さらに足をベッドに固定した。これでは逃げられない。
「お願いですからやめてください。何をする気?」
俊介は笑顔で迫る。
「さっきの言うこと聞く?」
「まずほどいて。ちゃんと話しましょう」
俊介は、仕方ないと言いたげな顔で立ち上がると、窓とカーテンを開けた。
「待って、何をするの!」
仁美は慌ててもがいた。アパートの目の前もアパート。窓と窓が近くて、お互い窓を開放したら部屋の中が丸見えなのだ。
「閉めて閉めて」
真っ赤な顔で哀願する仁美。俊介は容赦なくバスタオルを取った。
「キャア」
全裸を晒した。俊介に見られるよりも、窓の外が気になる。こんな姿を見られたら恥ずかしいでは済まない。
「閉めて閉めて、お願いします」
仁美の顔が歪む。隣のアパートの住人に見られて、大家の妻と知られたら、この街には住めない。
「俊介君、何でも言うこと聞くから閉めて」
「ホント?」
「ホントだから、早く閉めてください」
俊介は窓とカーテンを閉めた。仁美は激しく呼吸が乱れた。

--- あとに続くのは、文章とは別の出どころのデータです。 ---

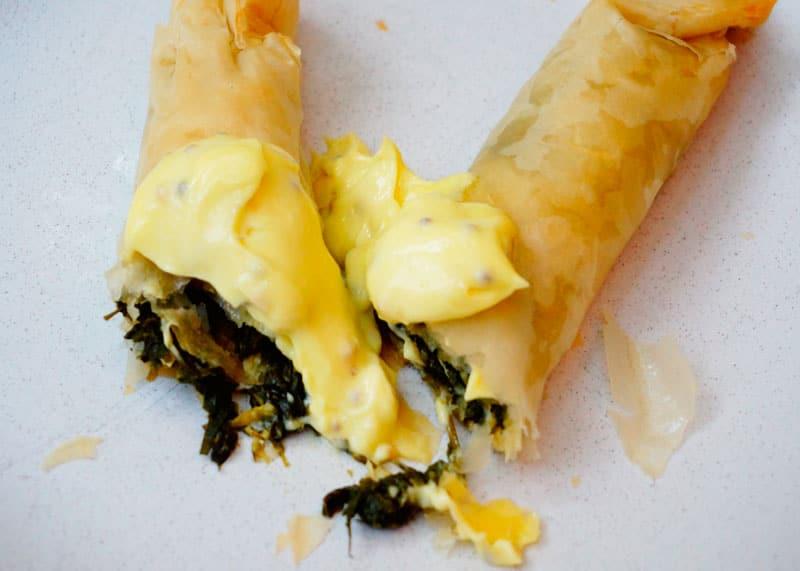 Рецепт Пирожки с зеленью и сыром фото
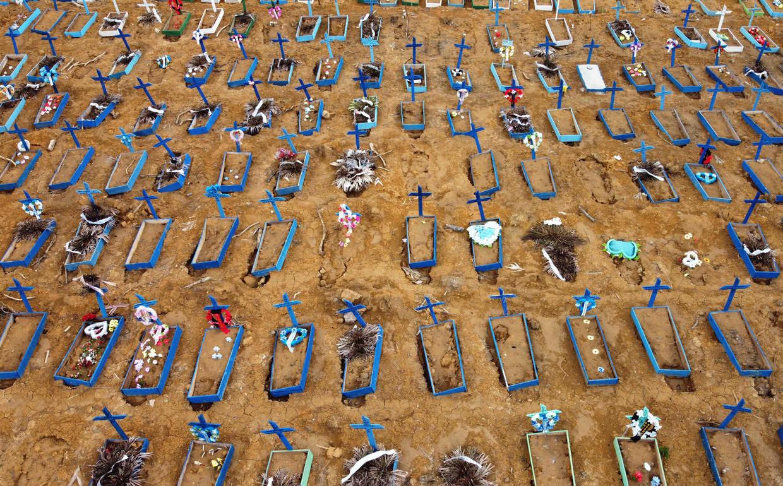 Nieuwe graven op de begraafplaats Nossa Senhorfa Aparecida in het Braziliaanse Manaus Beeld AFP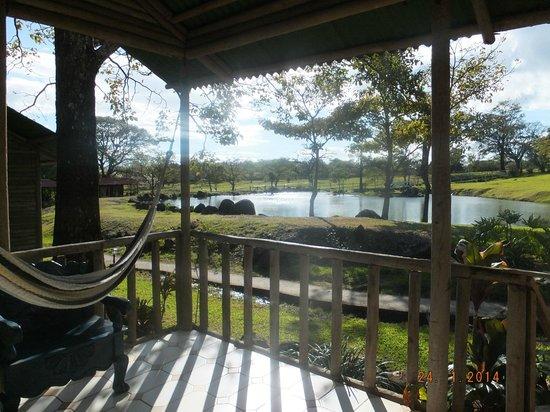 Rincon de la Vieja Lodge: balcony overlooking the lake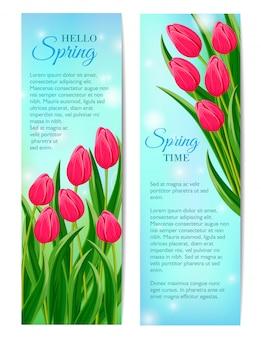 Olá banners de primavera com tulipa florescendo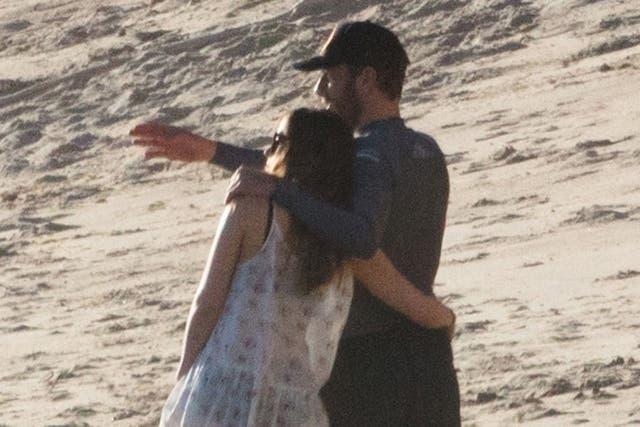 Dakota Johnson y Chris Martin juntos en el una playa de Malibú. Los rumores del romance existen desde noviembre, cuando reconocieron a la actriz de 50 sombras de grey en la cabina de sonido del recital de Coldplay en Argentina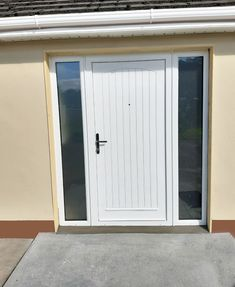 Palladio Composite doors from Costello Windows are top of the range in terms of beauty, insulation and security, perfect to make a statement as a front door Arch Windows, Composite Front Door, Doors Online, Townhouse, Composition, Garage Doors, Quote, Outdoor Decor, Bow Windows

汗びっしょりだ。
ここは逆らわないほうがいい。仁美はそう思った。何をするかわからない。
「もういいでしょ。ほどいて」
「警察に言う気だね?」
「言わない言わない。絶対に言わないから」
必死の顔の仁美がかわいい。
「君は言うタイプだな」
「許してくれたんだから言うわけないでしょ」
「許した?」
「あなたは心の優しい人だから、すぐに窓を閉めてくれた」
仁美は俊介を熱い眼差しで見つめたが、通用しない。
「口止めに写真撮ってあげる」
仁美は背筋が寒くなり、膝が震えた。
「それだけはやめて。一生のお願いですから」
しかし俊介は携帯電話を仁美に向ける。
「やめて、やめて…」
撮られてしまった。仁美は絶望的な気持ちで撮影の音を聞いた。